Honestly, seems like a pretty good deal. Student loan forgiveness will cost the country around $400 billion over 10 years, according to a new report from the Congressional Budget Office. For comparison, we gave banks around $500 billion in 2008, depending on how you do the math, and $80 billion to just two car companies the same year. Trump’s tax cut for the rich in 2017 cost the rest of us $2.3 trillion. So, $40 billion per year for students? Not bad.
Hurricane Ian’s coming. The storm is growing in intensity, with high winds and extensive flooding anticipated. It will likely hit Cuba tonight, then the west coast of Florida before veering over to the eastern side of Georgia. Live updates here.
Up you go. Various state agencies cooperated to rescue two people whose plane crash-landed in Skagit Valley today. The individuals were exhausted from the ordeal, which included a long walk to the site where they were found and rescued, but seem to be in good shape otherwise.
Watch your head. Be ready to duck tonight, with Jupiter reaching the closest point it’s been to Earth in the last 60 years. A mere 367 million miles! Almost close enough to reach up and dip your finger into. As you know, Jupiter is made of cake frosting.
Who’s been hacking airplane PA systems? There’s still no satisfactory explanation for why multiple recent American Airlines flights have experienced an odd phenomenon wherein a mystery voice groans over the loudspeakers. According to the airline, it was caused by “a mechanical issue with the PA amplifier, which raises the volume of the PA system when the engines are running,” which does not make sense.
The weirdest flight ever.— Emerson Collins (@ActuallyEmerson) September 23, 2022
These sounds started over the intercom before takeoff and continued throughout the flight.
They couldn’t stop it, and after landing still had no idea what it was. pic.twitter.com/F8lJlZHJ63
Congrats to George Chauncey.
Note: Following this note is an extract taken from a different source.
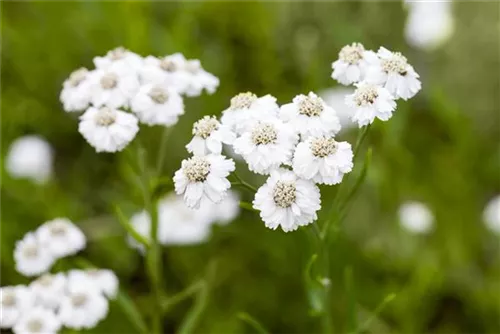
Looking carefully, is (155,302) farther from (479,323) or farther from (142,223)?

This weekend Professor Chauncy, one of the country’s foremost LGBTQ scholars, was awarded the Library of Congress's John W. Kluge prize. It comes with a very nice medal and a half million dollars. Here’s his lovely acceptance speech.
Houses! The dreaded Design Review Board will have a public hearing about 1800 East Olive Way on Wednesday night. Currently a dry cleaner, the proposed new building would feature 45 new homes, a bunch of retail, and a much-needed revamp of the intersection where I watched someone’s arm get mangled in a crash several weeks ago. The building would have no parking, which is fine since it’s a block away from a subway station, multiple bus lines, a street car, and bike lanes. (And about four blocks from multiple public parking garages.)
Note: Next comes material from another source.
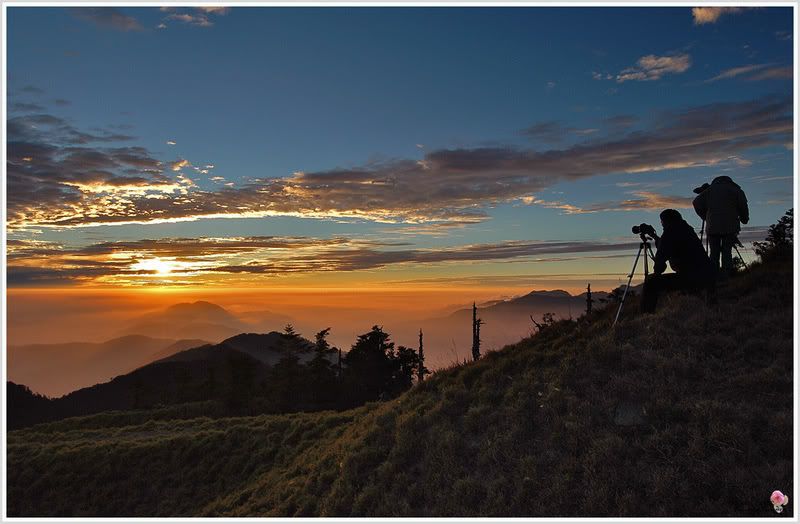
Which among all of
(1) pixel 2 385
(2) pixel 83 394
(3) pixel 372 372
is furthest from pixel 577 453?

Tragic news for those of us with terrible taste. There’s been a recall of candy corn. The affected bags are 15-ouncers that may contain undeclared egg and they were distributed by Arcade Snacks of Auburn, MA. Fortunately, they only distribute to Connecticut and Massachusetts, so you should be safe to join me in shoveling fistfuls of the noxious stuff into your mouth. And your ass.
Cars in bike lanes, why I never. Here’s a newish Twitter account that documents drivers behaving badly. You can look up tickets associated with a plate here. For example, this lane-blocker’s license plate has racked up seventeen tickets so far just this year, and 26 last year, some of which still haven’t been paid. The system’s working great!
1 car— Cars in Bike Lanes Seattle (@carbikelanesea) September 25, 2022
Time: 3:48 PM
Location: Broadway and Harvard https://t.co/hb4uslMxCM
There’s that old familiar smell. Wildfire smoke is back for a few more days. With dozens of wildfires burning across the state, Seattle is experiencing moderate-level air quality and near-record high temperatures. Things may cool off later this week, with rain possible on Wednesday.
Oh God, what is he about to say? Sir Elton did a concert at the White House this weekend, and he looks genuinely alarmed at the first half of Joe’s sentence here:
Still cannot get over Biden mangling this so badly it sounds like he's saying Elton John has personally given HIV to so many men it's become a problem that's cost 6 billion dollars of taxpayers money to fix pic.twitter.com/D6GIoMiJuZ— Seeking Derangements (@SSDERANGEMENTSS) September 26, 2022
Don’t drive to the airport. They’re temporarily closing part of the garage so they can demolish an old ramp and make room for more lanes (i.e., more traffic jams). The garage closure will last through Thursday, with some traffic slowdown expected.
Why don’t we have a mascot for our transit? Imagine if Bussi and Seattle’s SLUT teamed up.